This photograph of Dresden, taken in
1946, shows the view from City Hall
out over the devastated city. In the
foreground is an unscathed sculpture
atop the City Hall tower.
The Butler Pennsylvania Poems
The Bombing of Butler
The planes would come in
from the West
at an angle, so as to run
up along the valley
to destroy our mills,
then lay a carpet of bombs
one mile wide
straight up across our town,
fixing on the Court House
then out to the hill beyond
where the hospital stands
then further still
to our railroad yards
and the bridge across.
Twenty merciless runs they'd make
and whatever still stood
would be ground
in drafts of fire—
burnt into memory
Try to imagine.
And those who survived
would gather along the creek
where water soothed
or in our woods
under protecting wings
while one long dirge of soft wailing
would be heard
for what had been.
Then one among them would rise,
agéd now and enlightened,
with that one word empowered:
And it would happen.
The author visited Dresden shortly after the reunification of East and West Germany in 1989.
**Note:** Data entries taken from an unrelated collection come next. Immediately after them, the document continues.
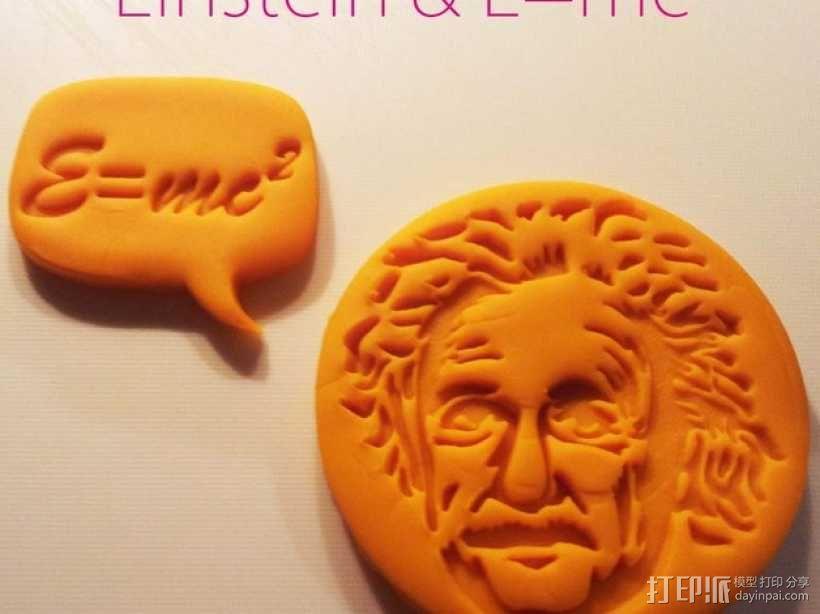 爱因斯坦饼干制作切割刀 3D模型  图1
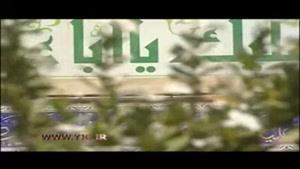 حال و هوای کربلا در آستانه عید نوروز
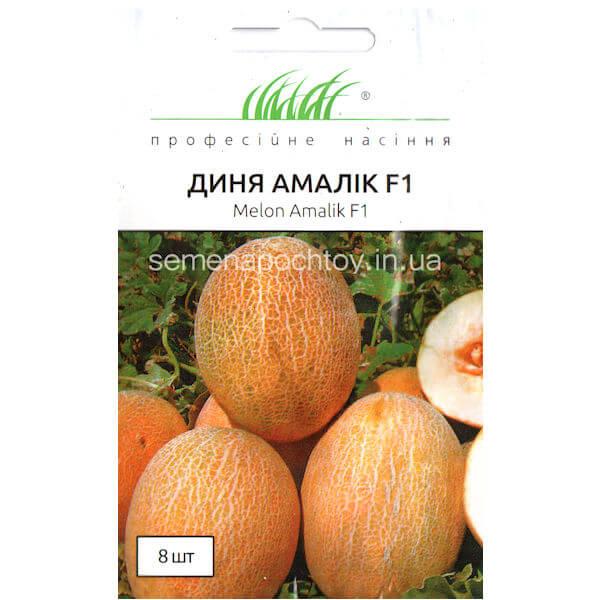 Дыня АМАЛИК F1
On arriving he mounted the high Rathaus tower to have a panoramic view of the city and the
surroundings. Looking out to the west he could almost hear the waves of bombers approaching
the city. Overhead they would have dropped their bombs into the area he was looking at, then
curve off to the left and vanish in the western sky leaving the city in flames and ruins.
The thought occurred to him that this could some day happen to cities at home, even though it
is hard for Americans to conjure up that possibility, the country being protected by two oceans
and great distances from potential aggressors. However, the need to think that thought was the
impulse that brought this poem about.